- **What needs to be done**: An image-free, verbatim transcription of the records is the expected result.

- **Data excerpts**:
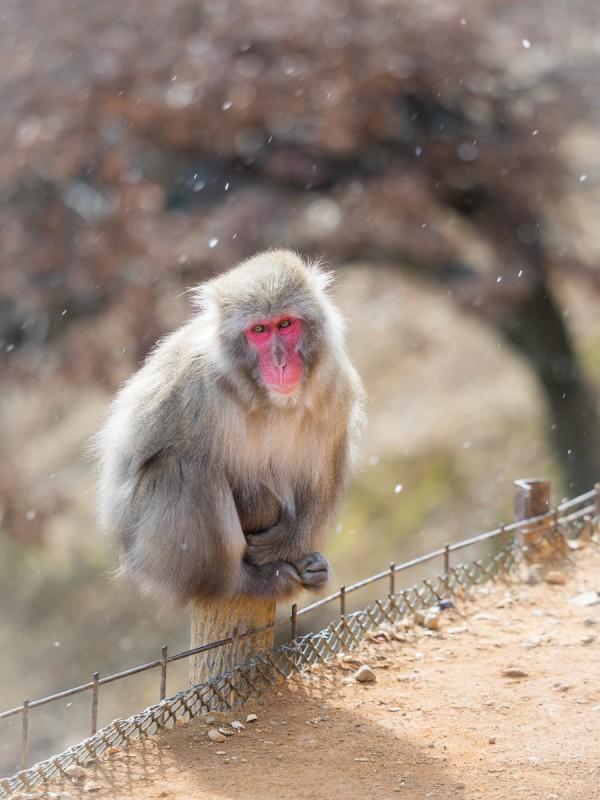 雪舞う嵐山モンキーパークで寒そうに座っているお猿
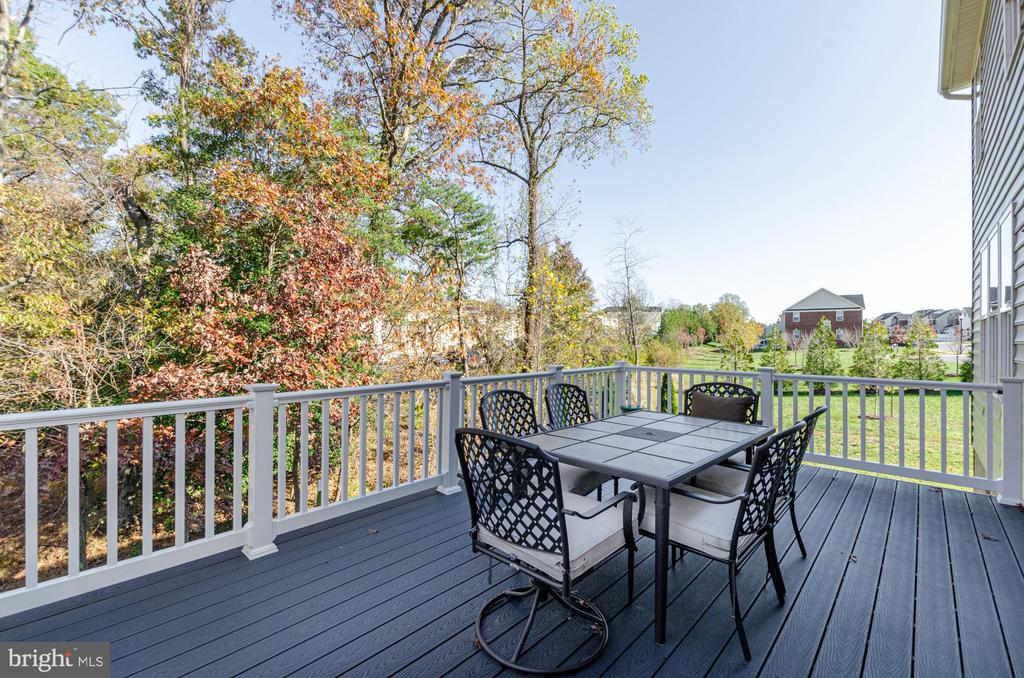 Backs to woods with green space on the side - 14311 BENTLEY PARK DR, BURTONSVILLE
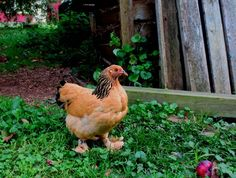 PROS AND CONS OF BACKYARD CHICKENS A huge amount of info in this article. Pros revolve around humane, public health, personal health, and environmental issues, but the truth is, raising chickens is not for everyone. An honest discussion of the pros and cons.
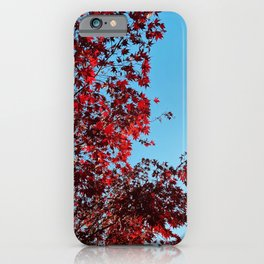 Red on Blue iPhone Case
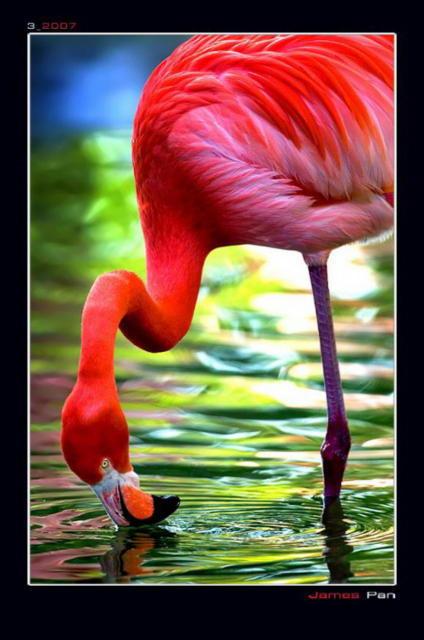 розовый фламинго, птицы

- **Result of the task**:
 雪舞う嵐山モンキーパークで寒そうに座っているお猿
 Backs to woods with green space on the side - 14311 BENTLEY PARK DR, BURTONSVILLE
 PROS AND CONS OF BACKYARD CHICKENS A huge amount of info in this article. Pros revolve around humane, public health, personal health, and environmental issues, but the truth is, raising chickens is not for everyone. An honest discussion of the pros and cons.
 Red on Blue iPhone Case
 розовый фламинго, птицы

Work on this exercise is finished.